On another note, the Hebrew month of Elul began Sunday. The countdown to Rosh Hashanah has begun. I hope during this time you will warm up your prayer muscles by attending services. You are also welcome to drop into the sanctuary for some private meditative time. Please check with me (firstname.lastname@example.org) to make sure the holy space is not being used.
May you have a week of blessings and a month of spiritual repair.
Look and Listen
August 10, 2018
“Re’eh – see – I am placing before you this day a blessing and a curse….” (Deuteronomy 11:26)
While studying this week’s parasha (chapter), I couldn’t move beyond the first word, “re’eh”. Last week’s Torah parasha focused on the word shema, listen. This week the dominate theme is look, see.
Why did Moses begin with the imperative, see? What is it that they should see?
Moses is speaking to the second generation of Israelites just before they enter the Promise Land. The first generation wandered in the wilderness for 40 years. This generation did not have the first-hand experience of slavery. But they also missed the experience of seeing God’s miracles in Egypt, of seeing the sea split so they could pass, of witnessing the giving of the Ten Commandments at Sinai.
We have all been told that “seeing is believing.” Moses is speaking to the next generation who didn’t see the plagues or the splitting of the Red Sea but they heard about it from their parents or from Moses’ discourse in Deuteronomy. Moses is telling them now: don’t just listen to the stories. Soon you have the opportunity to see God’s miracles for yourself! You will enter the land and you will see what happens when you follow God’s commandments! You will be blessed.
May you have a week of blessings and a Shabbat of peace.
August 3, 2018
I have returned from my vacation. During the month, you were never far from my thoughts, and I return to you with gratitude for our relationship, for your trust in me to be your spiritual leader, for the opportunity to continue to serve you and the Holy One of blessings.
How appropriate that this Shabbat of my return is the Shabbat of gratitude. In this week’s Torah reading, Moses is offering his final speech before his death (it’s a long speech and will continue for the next 7 weeks of Torah readings).
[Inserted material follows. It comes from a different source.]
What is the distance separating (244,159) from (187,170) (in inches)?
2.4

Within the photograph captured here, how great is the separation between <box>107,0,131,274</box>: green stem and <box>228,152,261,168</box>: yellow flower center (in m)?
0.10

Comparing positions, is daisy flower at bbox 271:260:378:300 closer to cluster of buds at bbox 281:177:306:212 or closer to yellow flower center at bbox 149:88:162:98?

He cautions the Israelites that they will have prosperity and good health if they follow the commandments. He reminds them that just as God provided for them in the wilderness, God will provide for them when they reach the Promised Land.
And Moses reminds them to be grateful for these gifts from the Holy One. When they are farming the land, would they give themselves all the credit or would they remember to thank the ultimate Source of their blessing? In this chapter, we read the words that became the Birkat HaMazon, the blessing after the meal: When you have eaten your fill, give thanks to Adonai your God for the good land which God has given you (Deuteronomy 8:10). We say a blessing at the beginning of the meal, ha-motzi, thanking God for “the bread of the earth.” Then, we express our gratefulness when we complete our meal, when we have “eaten our fill,” with the Birkat Ha-Mazon.
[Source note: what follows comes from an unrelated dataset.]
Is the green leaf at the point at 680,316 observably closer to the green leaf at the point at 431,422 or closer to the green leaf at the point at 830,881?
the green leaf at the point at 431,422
It only takes a moment to chant Birkat HaMazon, but expressing one’s gratitude will elevate your mealtimes and bring a sense of sanctity to your kitchen table. Here is a very abbreviated version in English that I encourage you to use if you are not comfortable reciting the Hebrew or the entire text:
Blessed is our God, Sovereign of the universe, who provides food for all. We thank our God with praise, as it is written: When you have eaten your fill, give thanks to your God for the good land which God has given you. Blessed is God for the land and its produce.
May God who continually shows us kindness continue offering goodness to us and continue to bless us with grace, loving kindness, compassion, deliverance, prosperity, redemption, consolation, sustenance, and mercy; a life of peace and all goodness. May God never withhold goodness from us. Amen.